Maize is a staple crop of the grass family and also an excellent model for plant genetics. Owing to the large size and repetitiveness of its genome, we previously investigated two approaches to accelerate gene discovery and genome analysis in maize: methylation filtration and high C0t selection. These techniques allow the construction of gene-enriched genomic libraries by minimizing repeat sequences due to either their methylation status or their copy number, yielding a 7-fold enrichment in genic sequences relative to a random genomic library. Approximately 900 000 gene-enriched reads from maize were generated and clustered into Assembled Zea mays (AZM) sequences. Here we report the current AZM release, which consists of ~298 Mb representing 243 807 sequence assemblies and singletons.
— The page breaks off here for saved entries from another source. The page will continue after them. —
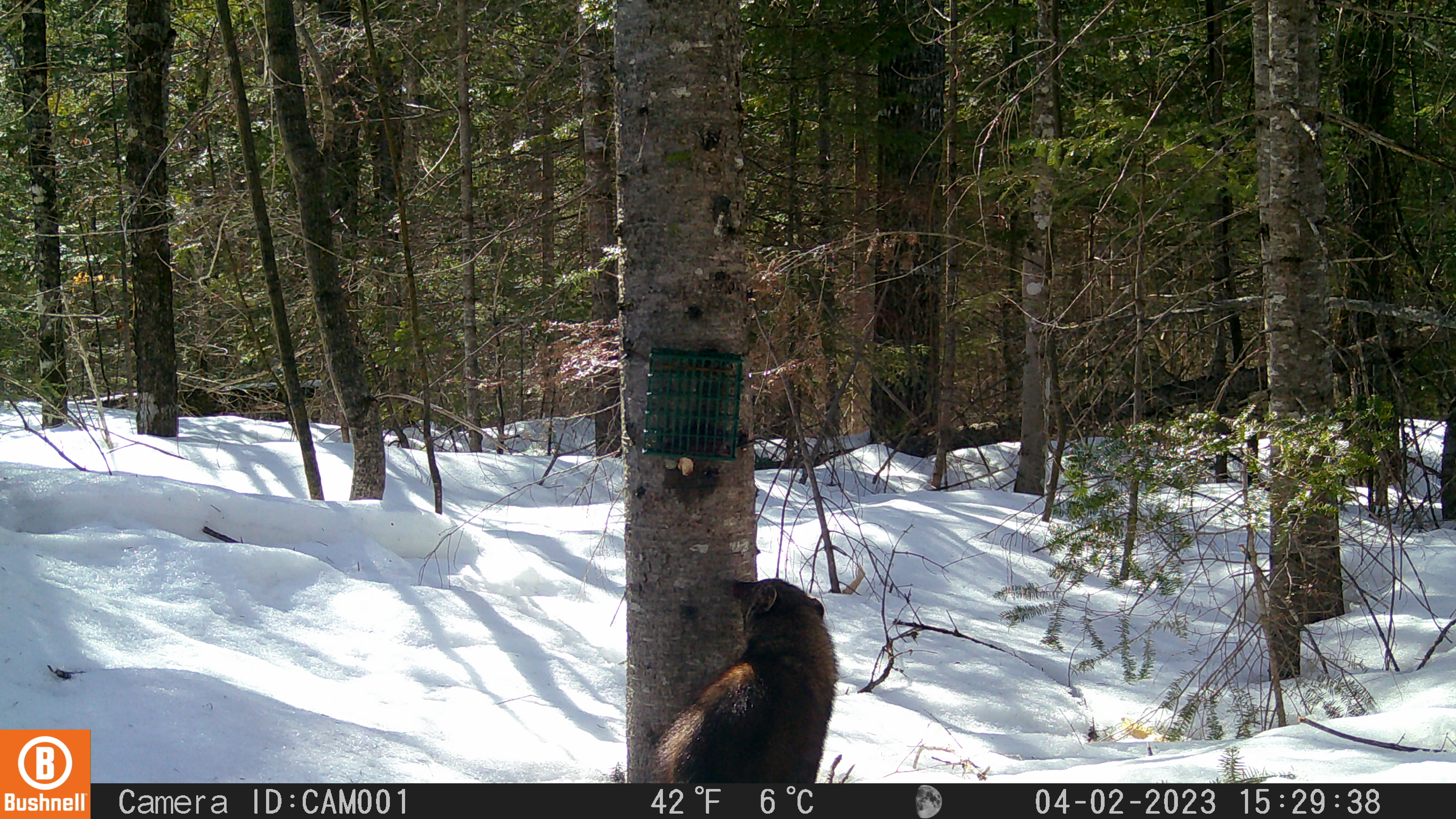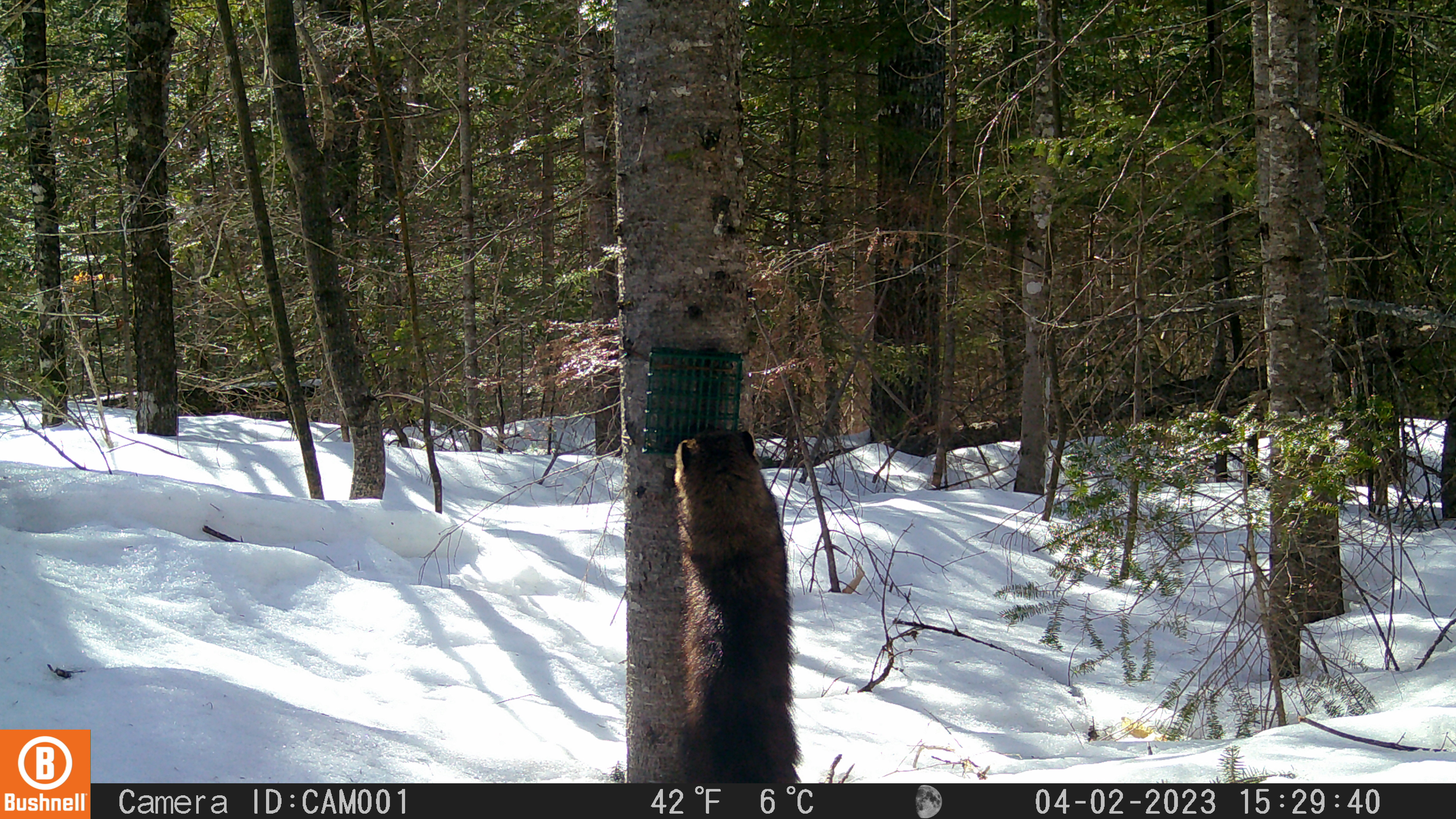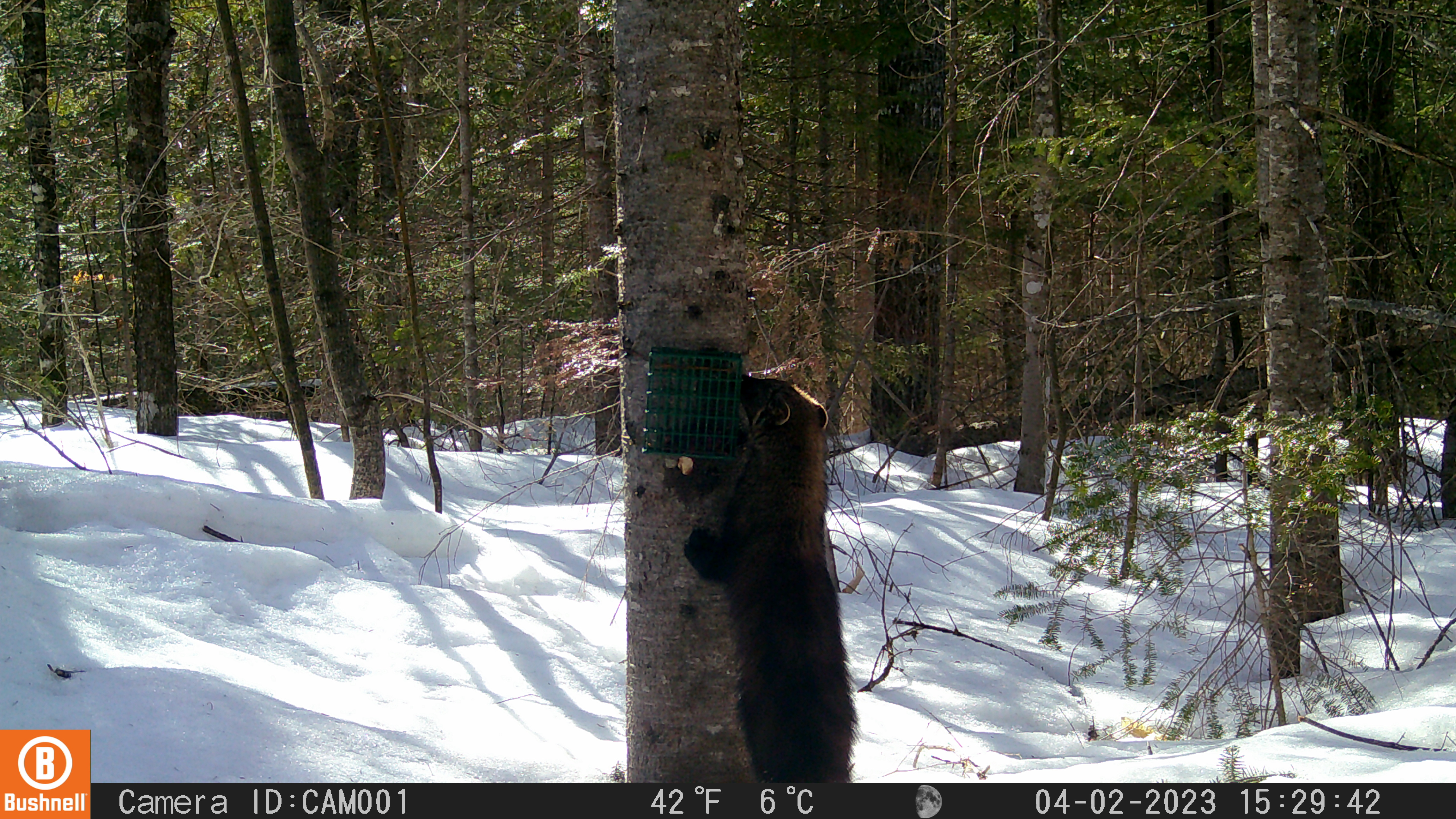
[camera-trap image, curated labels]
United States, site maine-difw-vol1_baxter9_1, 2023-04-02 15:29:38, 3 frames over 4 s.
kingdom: Animalia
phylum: Chordata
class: Mammalia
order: Carnivora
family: Mustelidae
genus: Pekania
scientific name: Pekania pennanti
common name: fisher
Fisher (Pekania pennanti).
In order to provide a repository of publicly available maize genomic sequences, we have created the TIGR Maize Database (http://maize.tigr.org). In this resource, we have assembled and annotated the AZMs and used available sequenced markers to anchor AZMs to maize chromosomes. We have constructed a maize repeat database and generated draft sequence assemblies of 287 maize bacterial artificial chromosome (BAC) clone sequences, which we annotated along with 172 additional publicly available BAC clones. All sequences, assemblies and annotations are available at the project website via web interfaces and FTP downloads.